After some cleanup and "zoo" object creation, and LOWESS curve creation, the plot of the listening data and diversity indices looked like this:
Number of plays and variety

Visualizing how my music tastes have (appeared to) change over time was the best part. I created a diagonal matrix from the multiplicative inverse of number of tracks that I listened to each month and matrix-multiplied this with the wide tag matrix. The result of this computation yielded the proportion of songs I listened to each month that contained each tag.

I took a few choice tags corresponding to some of my favorite musical genres, put it in a new data frame ("tag.interest") and used the lattice package to visualize the trends.

tag.interest <- data.frame(dates)
tag.interest$Post.Punk <- prop.plays[,2227]
tag.interest$Indie <- prop.plays[,1413]
tag.interest$Punk <- prop.plays[,2270]
tag.interest$Coldwave <- prop.plays[,654]
tag.interest$Darkwave <- prop.plays[,762]
tag.interest$Twee <- prop.plays[,3003]
tag.interest$Indie.Pop <- prop.plays[,1422]
tag.interest$Hip.Hop <- prop.plays[,1337]

> names(tag.interest)
[1] "dates"     "Post.Punk" "Indie"     "Punk"      "Coldwave"  "Darkwave"  "Twee"      "Indie.Pop" "Hip.Hop"  

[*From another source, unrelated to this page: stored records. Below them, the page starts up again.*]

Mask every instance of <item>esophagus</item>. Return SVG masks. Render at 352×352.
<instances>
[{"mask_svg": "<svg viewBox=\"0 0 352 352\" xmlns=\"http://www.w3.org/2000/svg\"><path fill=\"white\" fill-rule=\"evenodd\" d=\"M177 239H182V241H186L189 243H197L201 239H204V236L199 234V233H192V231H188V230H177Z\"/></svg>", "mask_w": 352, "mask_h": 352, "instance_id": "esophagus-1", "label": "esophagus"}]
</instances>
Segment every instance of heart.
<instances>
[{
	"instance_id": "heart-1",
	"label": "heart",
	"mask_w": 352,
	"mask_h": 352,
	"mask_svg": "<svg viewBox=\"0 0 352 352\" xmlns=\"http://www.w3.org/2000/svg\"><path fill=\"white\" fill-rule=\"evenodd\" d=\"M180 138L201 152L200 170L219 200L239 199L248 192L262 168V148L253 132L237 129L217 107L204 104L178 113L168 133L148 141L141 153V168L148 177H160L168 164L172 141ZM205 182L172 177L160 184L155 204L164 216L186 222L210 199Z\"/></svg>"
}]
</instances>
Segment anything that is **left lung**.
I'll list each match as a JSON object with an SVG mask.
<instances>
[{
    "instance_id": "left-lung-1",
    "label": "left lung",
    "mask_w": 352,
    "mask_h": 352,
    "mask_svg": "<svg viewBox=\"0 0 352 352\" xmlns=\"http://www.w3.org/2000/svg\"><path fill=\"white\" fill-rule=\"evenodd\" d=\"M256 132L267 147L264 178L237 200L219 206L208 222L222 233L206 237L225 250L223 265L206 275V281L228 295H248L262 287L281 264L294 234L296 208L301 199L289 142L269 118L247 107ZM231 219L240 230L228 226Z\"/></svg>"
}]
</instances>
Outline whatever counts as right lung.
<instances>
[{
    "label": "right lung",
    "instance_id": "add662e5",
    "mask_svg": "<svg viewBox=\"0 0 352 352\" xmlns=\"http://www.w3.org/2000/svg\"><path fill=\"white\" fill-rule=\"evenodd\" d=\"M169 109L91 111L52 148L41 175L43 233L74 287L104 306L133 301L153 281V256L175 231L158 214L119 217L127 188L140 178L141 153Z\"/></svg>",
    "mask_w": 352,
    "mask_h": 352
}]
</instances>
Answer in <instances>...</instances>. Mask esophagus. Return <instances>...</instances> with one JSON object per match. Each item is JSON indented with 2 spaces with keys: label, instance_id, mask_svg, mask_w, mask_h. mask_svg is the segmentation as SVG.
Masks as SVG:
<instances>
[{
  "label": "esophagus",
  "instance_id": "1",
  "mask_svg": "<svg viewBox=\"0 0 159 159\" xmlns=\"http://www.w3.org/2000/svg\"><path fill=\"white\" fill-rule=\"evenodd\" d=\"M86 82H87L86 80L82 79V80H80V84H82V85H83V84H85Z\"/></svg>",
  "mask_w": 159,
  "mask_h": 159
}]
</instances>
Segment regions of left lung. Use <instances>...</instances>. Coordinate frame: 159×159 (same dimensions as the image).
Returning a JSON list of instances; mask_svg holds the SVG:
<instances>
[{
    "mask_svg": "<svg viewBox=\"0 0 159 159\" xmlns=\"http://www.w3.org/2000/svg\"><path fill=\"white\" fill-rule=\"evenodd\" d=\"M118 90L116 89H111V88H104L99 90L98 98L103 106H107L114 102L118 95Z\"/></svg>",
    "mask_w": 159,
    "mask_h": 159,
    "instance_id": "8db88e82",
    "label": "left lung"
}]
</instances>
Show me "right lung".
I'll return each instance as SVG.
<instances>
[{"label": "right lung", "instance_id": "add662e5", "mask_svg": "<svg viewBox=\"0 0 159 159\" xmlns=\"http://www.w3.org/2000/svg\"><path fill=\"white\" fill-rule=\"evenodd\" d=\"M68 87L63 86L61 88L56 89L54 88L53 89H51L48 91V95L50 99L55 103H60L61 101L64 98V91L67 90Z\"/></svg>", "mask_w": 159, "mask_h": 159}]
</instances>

xyplot(read.zoo(tag.interest), type=c("l", "g"),
       ylab="Proportion of songs containing tag",
       main="Trends in musical genre listening habits",
       panel = function(x, y, col, ...) {
         panel.xyplot(x, y, col = "blue", ...)
         panel.loess(x, y, col = "red", lwd=3)
       })

This produced my favorite plot:
Genre listening trends

Looking at it, I remembered a period of time in 2009 that I listened to almost exclusively Hip-Hop music. I was also reminded that I got into the "coldwave" and "darkwave" genres rather recently and around the same time as each other in summer of 2011. Another neat result is that there is a fairly strong negative correlation between my "twee" music listening and my "darkwave" music listening history, as these genres are almost musical 'opposites'.

This had been a fun trip down memory lane for me. My only regret is that I didn't open my last.fm account sooner... as long as it was after a period in my childhood music-listening that I would be embarrassed to have on digital record.